Determine the [OH−] of a solution that is 0.130 M in CO32− (Kb=1.8×10−4).
Determine the pH of a solution that is 0.130 M in CO32−
Determine the pOH of a solution that is 0.130 M in CO32−.
..............[CO3]^2- + HOH ==> HCO3^- + OH
I..............0.130............................0..............0
C...............-x................................x..............x
E.............0.130-x.........................x..............x
Kb = (HCO3^-)(OH^-)/[CO3]^2-
Plug the E line into the Kb expression and solve for x = (OH^-). Then calculate pOH = -log(OH^-)
Use pH + pOH = 14 to solve for pH.
Post your work if you get stuck. This doesn't look like an 8th grade question to me.
I am still very confused
how do you plug the E line into the Kb expression
You're making this too complicated.
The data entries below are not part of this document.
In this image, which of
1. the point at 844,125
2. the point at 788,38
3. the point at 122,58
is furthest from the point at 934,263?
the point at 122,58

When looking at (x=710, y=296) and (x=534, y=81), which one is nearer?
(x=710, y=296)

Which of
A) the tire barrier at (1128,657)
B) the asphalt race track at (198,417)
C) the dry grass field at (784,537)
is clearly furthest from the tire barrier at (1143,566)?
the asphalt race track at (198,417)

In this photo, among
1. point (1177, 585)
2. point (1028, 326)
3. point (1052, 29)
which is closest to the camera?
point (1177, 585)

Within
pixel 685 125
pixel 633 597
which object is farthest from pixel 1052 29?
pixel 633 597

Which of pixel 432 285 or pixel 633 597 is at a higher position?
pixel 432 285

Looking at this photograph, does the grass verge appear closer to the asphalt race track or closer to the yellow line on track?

Plug the E line into Kb expression like this.
..............[CO3]^2- + HOH ==> HCO3^- + OH
I..............0.130............................0..............0
C...............-x................................x..............x
E.............0.130-x.........................x..............x
Kb = (HCO3^-)(OH^-)/[CO3]^2-
Plug the E line into the Kb expression and solve for x = (OH^-).
Looking at the E line you see (CO3^2-) = 0.130-x
(HCO3^-) = x
(OH^-) = x
Kb given in the problem is 1.8 x 10^-4
Now plug these numbers into the Kb expression which is
Kb = (HCO3^-)(OH^-)/[CO3]^2-
1.8 x 10^-4 = (x)(x)/(0.130-x) and solve for x.
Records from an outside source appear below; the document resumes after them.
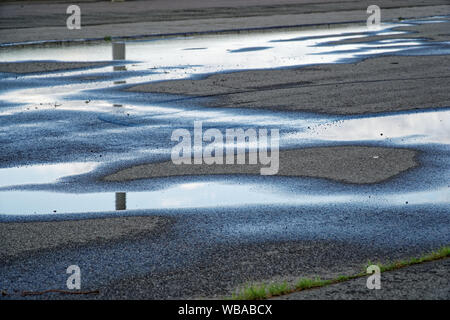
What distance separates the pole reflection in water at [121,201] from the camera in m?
9.00

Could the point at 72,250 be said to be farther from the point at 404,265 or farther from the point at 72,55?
the point at 72,55

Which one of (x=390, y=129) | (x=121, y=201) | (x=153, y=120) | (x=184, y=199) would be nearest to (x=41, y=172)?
(x=121, y=201)

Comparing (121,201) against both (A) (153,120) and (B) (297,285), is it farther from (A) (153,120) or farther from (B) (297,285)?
(A) (153,120)

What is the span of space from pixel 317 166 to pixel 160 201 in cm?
222

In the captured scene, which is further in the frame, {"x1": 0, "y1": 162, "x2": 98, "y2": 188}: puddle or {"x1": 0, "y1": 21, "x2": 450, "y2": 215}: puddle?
{"x1": 0, "y1": 162, "x2": 98, "y2": 188}: puddle

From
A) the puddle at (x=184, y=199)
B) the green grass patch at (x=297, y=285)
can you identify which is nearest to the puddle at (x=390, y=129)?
the puddle at (x=184, y=199)

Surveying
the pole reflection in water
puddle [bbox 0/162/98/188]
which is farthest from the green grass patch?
puddle [bbox 0/162/98/188]

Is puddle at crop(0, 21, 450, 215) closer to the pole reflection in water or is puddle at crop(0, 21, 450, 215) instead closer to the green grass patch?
the pole reflection in water

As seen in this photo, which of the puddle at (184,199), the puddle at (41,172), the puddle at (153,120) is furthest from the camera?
the puddle at (41,172)

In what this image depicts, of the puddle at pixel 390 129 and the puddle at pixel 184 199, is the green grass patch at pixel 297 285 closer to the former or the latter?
the puddle at pixel 184 199

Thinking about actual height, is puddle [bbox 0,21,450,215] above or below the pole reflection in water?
above

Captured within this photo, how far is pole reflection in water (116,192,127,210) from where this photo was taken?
9.00 metres

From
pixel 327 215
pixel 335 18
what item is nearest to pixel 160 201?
pixel 327 215

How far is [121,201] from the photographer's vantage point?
9234 millimetres
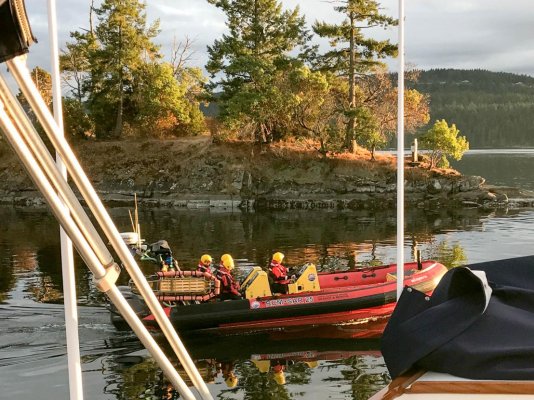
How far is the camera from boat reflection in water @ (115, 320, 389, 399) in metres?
11.2

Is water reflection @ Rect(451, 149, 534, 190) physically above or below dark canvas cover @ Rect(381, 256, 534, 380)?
below

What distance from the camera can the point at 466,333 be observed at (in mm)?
2547

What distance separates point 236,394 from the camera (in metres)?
10.9

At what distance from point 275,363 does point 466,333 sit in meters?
10.7

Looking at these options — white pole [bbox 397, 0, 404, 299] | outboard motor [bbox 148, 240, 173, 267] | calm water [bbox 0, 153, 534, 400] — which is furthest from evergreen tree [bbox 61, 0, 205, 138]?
white pole [bbox 397, 0, 404, 299]

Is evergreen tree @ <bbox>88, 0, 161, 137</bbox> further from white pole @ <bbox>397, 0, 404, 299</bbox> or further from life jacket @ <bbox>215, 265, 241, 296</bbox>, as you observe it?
white pole @ <bbox>397, 0, 404, 299</bbox>

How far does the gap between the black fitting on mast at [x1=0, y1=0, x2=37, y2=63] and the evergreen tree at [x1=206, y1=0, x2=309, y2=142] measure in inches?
1649

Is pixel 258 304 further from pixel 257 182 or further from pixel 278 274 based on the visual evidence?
pixel 257 182

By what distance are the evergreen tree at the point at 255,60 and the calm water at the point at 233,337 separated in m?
11.6

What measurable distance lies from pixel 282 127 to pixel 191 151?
330 inches

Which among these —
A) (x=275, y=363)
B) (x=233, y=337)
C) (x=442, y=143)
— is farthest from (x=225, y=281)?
(x=442, y=143)

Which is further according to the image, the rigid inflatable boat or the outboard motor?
the outboard motor

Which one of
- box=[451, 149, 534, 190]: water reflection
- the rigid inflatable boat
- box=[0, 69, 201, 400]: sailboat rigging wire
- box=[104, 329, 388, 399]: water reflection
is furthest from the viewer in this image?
box=[451, 149, 534, 190]: water reflection

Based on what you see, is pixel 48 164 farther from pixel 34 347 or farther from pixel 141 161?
pixel 141 161
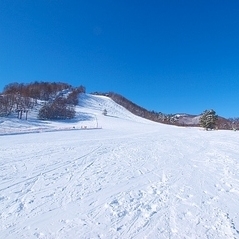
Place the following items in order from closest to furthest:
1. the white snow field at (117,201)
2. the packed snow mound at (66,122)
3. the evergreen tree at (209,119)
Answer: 1. the white snow field at (117,201)
2. the packed snow mound at (66,122)
3. the evergreen tree at (209,119)

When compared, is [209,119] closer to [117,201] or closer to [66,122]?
[66,122]

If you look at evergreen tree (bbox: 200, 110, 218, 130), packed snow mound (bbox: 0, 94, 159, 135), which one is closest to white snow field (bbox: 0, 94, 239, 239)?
packed snow mound (bbox: 0, 94, 159, 135)

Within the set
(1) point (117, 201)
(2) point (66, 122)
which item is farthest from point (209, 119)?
(1) point (117, 201)

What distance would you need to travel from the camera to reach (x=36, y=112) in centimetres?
8325

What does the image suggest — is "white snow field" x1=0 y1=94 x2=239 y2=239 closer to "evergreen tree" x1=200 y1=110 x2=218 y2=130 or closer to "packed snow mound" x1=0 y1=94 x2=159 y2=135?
"packed snow mound" x1=0 y1=94 x2=159 y2=135

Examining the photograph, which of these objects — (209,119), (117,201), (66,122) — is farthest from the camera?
(66,122)

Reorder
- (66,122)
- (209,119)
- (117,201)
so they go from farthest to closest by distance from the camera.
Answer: (66,122) → (209,119) → (117,201)

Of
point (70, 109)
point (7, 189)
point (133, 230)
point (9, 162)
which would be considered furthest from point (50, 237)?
point (70, 109)

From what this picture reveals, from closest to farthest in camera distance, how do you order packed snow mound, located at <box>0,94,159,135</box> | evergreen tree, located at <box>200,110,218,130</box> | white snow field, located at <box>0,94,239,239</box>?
white snow field, located at <box>0,94,239,239</box>, packed snow mound, located at <box>0,94,159,135</box>, evergreen tree, located at <box>200,110,218,130</box>

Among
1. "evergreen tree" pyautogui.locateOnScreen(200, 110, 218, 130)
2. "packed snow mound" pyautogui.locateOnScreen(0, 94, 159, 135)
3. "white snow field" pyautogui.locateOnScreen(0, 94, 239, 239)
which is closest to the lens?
"white snow field" pyautogui.locateOnScreen(0, 94, 239, 239)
I worked out 1.8 x 10^-4 = (x)(x)/(0.130-x)
then put the answer -log(0.00474819) into a calculator
an got 2.32347191 but it says that it is wrong
the answer actually might be wrong because I used my answer 2.32347191
to find the ph , and it was right I did
ph=14-2.32347191
ph=11.67652809
I don't know where you got that funny -log number. If you solve
1.8E-4 = (x)(x)/(0.130-x).
Using the quadratic formula I obtained 0.00483 M for (OH^-)
Not using it (using the shortcut) I obtained 0.00482 for (OH^-).
Then pOH is 2.32 and pH is 11.7
mastering chemistry was wrong because I put 2.32 in and it was wrong, but when I put 11.7 in it was right
To determine the [OH-] of a solution that is 0.130 M in CO32- (carbonate ion), we need to use the Kb value for CO32-.
Step 1: Write the balanced chemical equation for the reaction of CO32- with water:
CO32- + H2O ⇌ HCO3- + OH-
Step 2: Set up the Kb expression for CO32-:
Kb = [HCO3-][OH-] / [CO32-]
Step 3: Since the concentration of CO32- is 0.130 M, we can assume that the concentration of HCO3- formed is negligible compared to CO32- (assuming small x). Therefore, we can express the equilibrium concentration of CO32- as (0.130 - x).
Step 4: Substitute the values into the Kb expression:
1.8×10^-4 = x(x) / (0.130 - x)
Solve the equation for x using the quadratic formula:
x = [ -b ± sqrt(b^2 - 4ac) ] / 2a
where a = -1, b = 0.13, and c = -1.8×10^-4.
Step 5: Calculate the concentration of OH- by substituting the value of x into the expression for [OH-]:
[OH-] = x
By following these steps, you should be able to determine the [OH-] of the solution.
As for the pH and pOH of the solution, once you have determined the [OH-] of the solution, you can use the following formulas:
pH = -log[H+]
pOH = -log[OH-]
Since pH + pOH = 14 at 25°C, you can calculate the pH by subtracting the pOH from 14.
Using these equations, you can determine the pH and pOH of the solution.